| 所给文本 |
在亚太地区,中美双方不仅在经济领域竞争加剧,在安全领域的竞争也不断加强。相对而言,美国在亚太安全领域拥有传统优势和地缘优势。一方面,美国在冷战初期建立的亚太联盟体系历经调整,不断强化,并且美国还在联盟关系之外逐渐构建安全伙伴关系,不断壮大美国在亚太安全领域的影响力;另一方面,美国在亚太地区的地缘政治方面相对比较超脱,与亚太国家不存在领土争端等问题,使得美国能够相对比较灵活地与亚太国家开展安全合作。冷战结束以来,美国不断

强化其亚太联盟,积极拓展亚太地区安全伙伴关系,谋求巩固与强化其在亚太地区的安全主导权。随着中国实力的不断增强,中国在亚太地区面临着越来越大的安全压力,同时也逐渐寻求在亚太地区扩大安全影响。中美两国在亚太安全战略、

理念、手段等方面的分歧,使得双方在亚太地区的安全竞争日益明显。

一、中美亚太安全竞争的缘起

鉴于无政府状态下的安全担忧和军事实力的极强流通性,大国之间的安全竞争直接关乎其国际地位。尽管当前大国之间直接的战争已经显著减少,但是大国之间的安全竞争并未根除,困扰大国的安全担忧甚至是安全困境始终存在。对于大国竞争而言,经济竞争的加剧会引发高科技竞争、地缘竞争、国际制度竞争等,最终也会导致大国间关系恶化,引发安全竞争。大国安全竞争并不一定要通过战争的方式实现,但大国需要通过积蓄安全实力和增强国际安全合作,在安全竞争中获得优势,进而更好地保障国家利益,提升本国的国际地位。随着中美战略竞争的加剧,两国之间在一定程度上也形成了安全竞争,这也使得人们对两国是否会滑入“修昔底德陷阱”的担忧增加。

基于场景的问题记录:

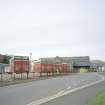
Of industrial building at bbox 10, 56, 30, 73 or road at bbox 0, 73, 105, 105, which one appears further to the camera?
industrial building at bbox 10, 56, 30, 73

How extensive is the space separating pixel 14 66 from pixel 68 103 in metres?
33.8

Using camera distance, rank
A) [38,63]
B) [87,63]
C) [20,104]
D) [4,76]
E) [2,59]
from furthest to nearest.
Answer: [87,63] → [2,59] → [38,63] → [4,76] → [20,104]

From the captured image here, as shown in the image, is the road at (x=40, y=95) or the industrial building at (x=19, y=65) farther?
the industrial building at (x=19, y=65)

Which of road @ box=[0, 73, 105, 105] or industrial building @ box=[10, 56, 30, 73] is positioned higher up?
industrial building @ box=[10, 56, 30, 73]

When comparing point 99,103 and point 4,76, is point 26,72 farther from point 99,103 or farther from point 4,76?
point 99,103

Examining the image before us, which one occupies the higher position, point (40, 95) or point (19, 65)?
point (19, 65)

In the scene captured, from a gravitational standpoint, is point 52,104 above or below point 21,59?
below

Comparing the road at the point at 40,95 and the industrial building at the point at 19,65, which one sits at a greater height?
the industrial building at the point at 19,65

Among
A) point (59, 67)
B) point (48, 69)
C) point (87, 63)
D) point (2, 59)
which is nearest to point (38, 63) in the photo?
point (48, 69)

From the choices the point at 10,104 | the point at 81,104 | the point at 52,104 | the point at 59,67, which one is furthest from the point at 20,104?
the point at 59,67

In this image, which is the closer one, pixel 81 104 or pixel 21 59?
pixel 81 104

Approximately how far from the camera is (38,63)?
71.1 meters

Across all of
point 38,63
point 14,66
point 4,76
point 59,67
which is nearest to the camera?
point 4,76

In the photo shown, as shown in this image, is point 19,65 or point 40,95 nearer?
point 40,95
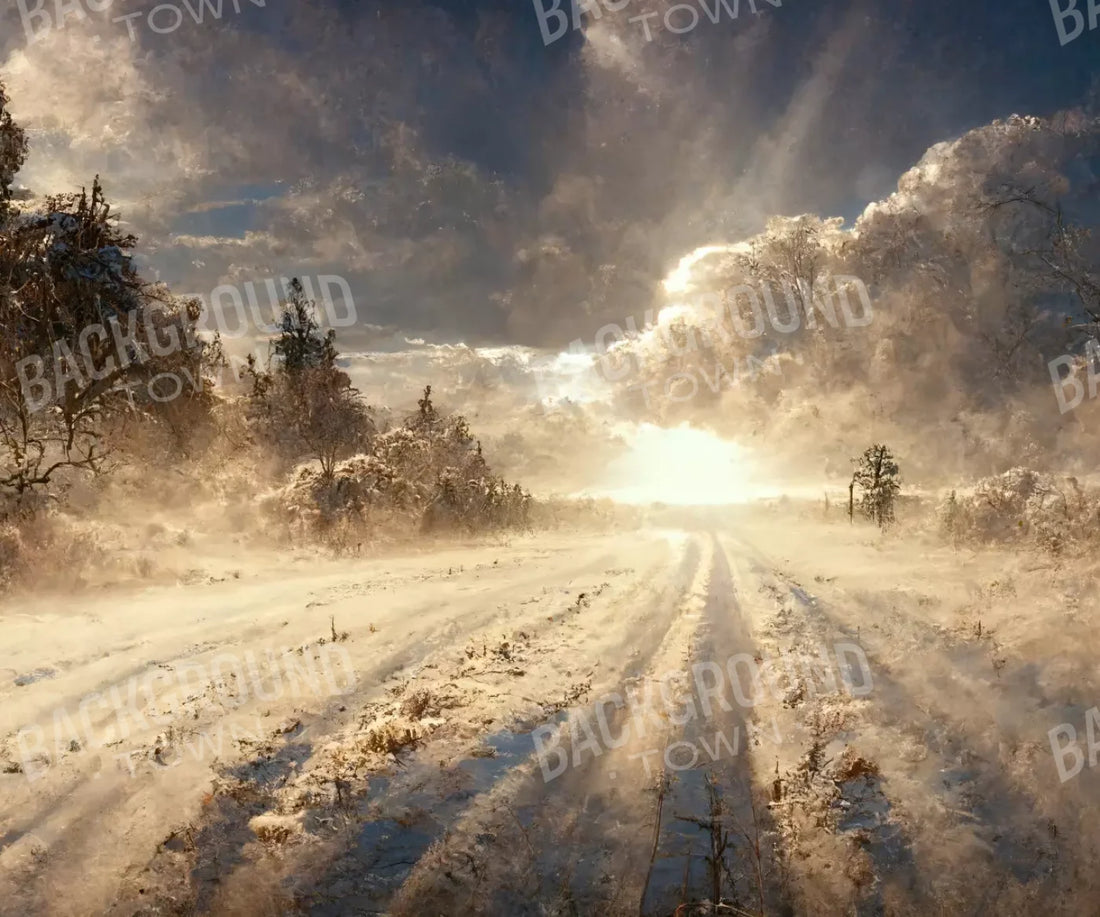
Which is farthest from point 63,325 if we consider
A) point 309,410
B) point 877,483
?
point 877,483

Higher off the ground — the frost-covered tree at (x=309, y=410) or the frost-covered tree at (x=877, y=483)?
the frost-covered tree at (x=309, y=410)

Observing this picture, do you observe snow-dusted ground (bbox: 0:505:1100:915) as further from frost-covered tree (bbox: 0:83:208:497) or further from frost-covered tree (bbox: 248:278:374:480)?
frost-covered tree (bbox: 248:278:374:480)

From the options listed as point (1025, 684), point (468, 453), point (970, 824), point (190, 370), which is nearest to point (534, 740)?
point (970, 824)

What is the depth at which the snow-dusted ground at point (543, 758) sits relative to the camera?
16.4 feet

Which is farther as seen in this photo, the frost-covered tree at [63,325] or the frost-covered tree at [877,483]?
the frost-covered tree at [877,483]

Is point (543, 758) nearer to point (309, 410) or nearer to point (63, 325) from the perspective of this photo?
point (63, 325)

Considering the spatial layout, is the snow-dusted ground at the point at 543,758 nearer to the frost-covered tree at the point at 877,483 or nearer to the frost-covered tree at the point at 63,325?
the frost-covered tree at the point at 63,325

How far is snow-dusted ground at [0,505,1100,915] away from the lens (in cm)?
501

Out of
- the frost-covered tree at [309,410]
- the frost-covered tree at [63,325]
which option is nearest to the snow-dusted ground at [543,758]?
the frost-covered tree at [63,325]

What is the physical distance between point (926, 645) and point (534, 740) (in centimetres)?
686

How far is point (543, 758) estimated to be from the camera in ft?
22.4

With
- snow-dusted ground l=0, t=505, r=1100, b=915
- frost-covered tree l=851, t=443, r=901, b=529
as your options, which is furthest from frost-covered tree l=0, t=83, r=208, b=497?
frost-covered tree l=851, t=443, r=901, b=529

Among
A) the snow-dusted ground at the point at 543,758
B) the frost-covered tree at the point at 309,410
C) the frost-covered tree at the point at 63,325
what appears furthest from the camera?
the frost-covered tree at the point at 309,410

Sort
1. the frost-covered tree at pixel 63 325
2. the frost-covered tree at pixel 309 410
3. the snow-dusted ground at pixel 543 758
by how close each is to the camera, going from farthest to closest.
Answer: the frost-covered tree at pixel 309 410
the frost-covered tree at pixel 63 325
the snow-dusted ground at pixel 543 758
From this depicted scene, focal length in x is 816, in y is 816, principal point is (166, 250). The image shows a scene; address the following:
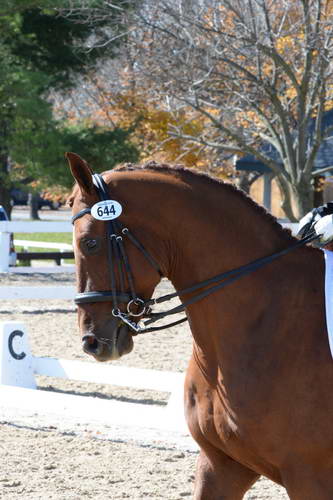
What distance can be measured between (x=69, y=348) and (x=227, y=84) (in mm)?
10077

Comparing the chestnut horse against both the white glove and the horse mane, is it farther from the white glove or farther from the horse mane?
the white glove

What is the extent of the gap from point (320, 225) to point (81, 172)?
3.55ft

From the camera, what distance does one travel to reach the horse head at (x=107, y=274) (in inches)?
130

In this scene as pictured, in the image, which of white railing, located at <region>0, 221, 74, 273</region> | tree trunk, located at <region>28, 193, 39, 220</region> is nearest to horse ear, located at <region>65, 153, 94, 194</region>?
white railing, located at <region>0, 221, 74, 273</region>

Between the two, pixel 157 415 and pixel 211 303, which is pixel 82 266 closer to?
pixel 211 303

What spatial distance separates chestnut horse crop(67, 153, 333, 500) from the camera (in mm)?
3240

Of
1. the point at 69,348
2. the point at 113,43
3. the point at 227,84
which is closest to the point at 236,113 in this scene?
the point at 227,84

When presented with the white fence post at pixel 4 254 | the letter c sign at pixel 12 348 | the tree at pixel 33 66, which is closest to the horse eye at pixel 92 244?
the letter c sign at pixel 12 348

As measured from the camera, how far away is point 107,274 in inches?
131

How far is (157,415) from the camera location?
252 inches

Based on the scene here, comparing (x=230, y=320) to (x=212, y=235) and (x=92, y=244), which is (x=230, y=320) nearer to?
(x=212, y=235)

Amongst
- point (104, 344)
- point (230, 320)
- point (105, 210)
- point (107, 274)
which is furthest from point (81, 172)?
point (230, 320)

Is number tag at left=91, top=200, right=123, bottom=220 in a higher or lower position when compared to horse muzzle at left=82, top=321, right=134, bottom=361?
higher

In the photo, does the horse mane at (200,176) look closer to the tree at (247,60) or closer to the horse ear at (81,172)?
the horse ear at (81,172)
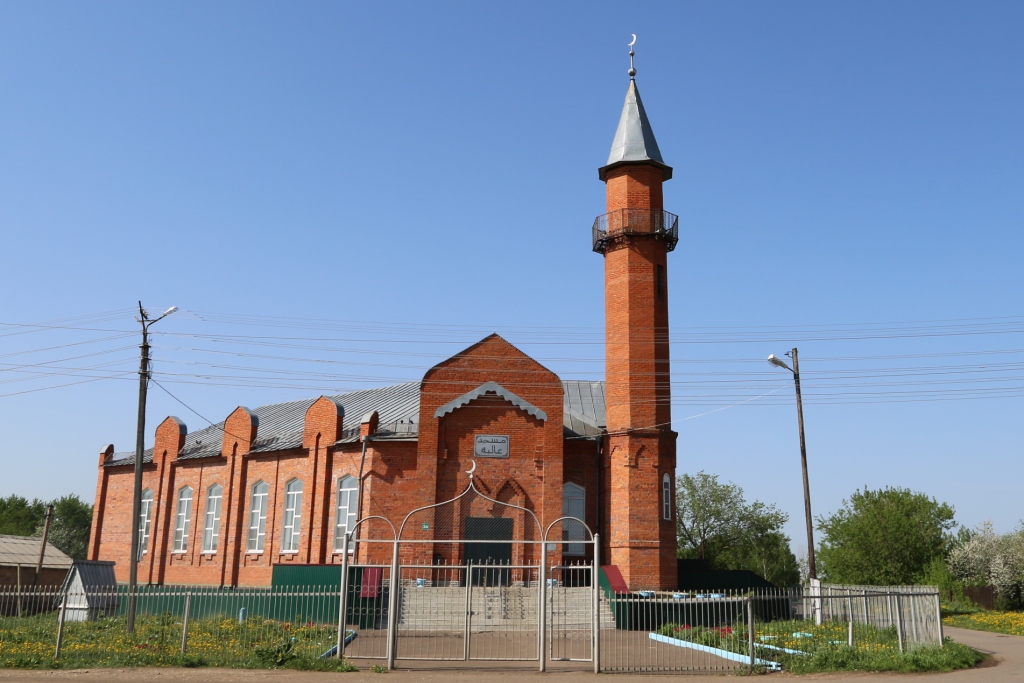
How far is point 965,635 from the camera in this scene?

| 练习说明 |
1 – 根据上面关于中美亚太安全竞争的文本,回答下列问题:
(a) 美国的亚太联盟体系建立于什么时期?
(b) 美国与亚太国家之间不存在哪类问题?
(c) 经济竞争的加剧会引发哪些竞争?
2 – 引用上面关于中美亚太安全竞争的文本中从“在亚太地区,中美双方不仅在经”到“理念、手段等方面的分歧,使得双方在亚太地区的安全竞争日益明显。”的原文,首尾两处均包括在内。

| 参考答案 |
1 –
(a) 冷战初期。
(b) 领土争端等问题。
(c) 高科技竞争、地缘竞争、国际制度竞争等。

2 –
在亚太地区,中美双方不仅在经济领域竞争加剧,在安全领域的竞争也不断加强。相对而言,美国在亚太安全领域拥有传统优势和地缘优势。一方面,美国在冷战初期建立的亚太联盟体系历经调整,不断强化,并且美国还在联盟关系之外逐渐构建安全伙伴关系,不断壮大美国在亚太安全领域的影响力;另一方面,美国在亚太地区的地缘政治方面相对比较超脱,与亚太国家不存在领土争端等问题,使得美国能够相对比较灵活地与亚太国家开展安全合作。冷战结束以来,美国不断

强化其亚太联盟,积极拓展亚太地区安全伙伴关系,谋求巩固与强化其在亚太地区的安全主导权。随着中国实力的不断增强,中国在亚太地区面临着越来越大的安全压力,同时也逐渐寻求在亚太地区扩大安全影响。中美两国在亚太安全战略、

理念、手段等方面的分歧,使得双方在亚太地区的安全竞争日益明显。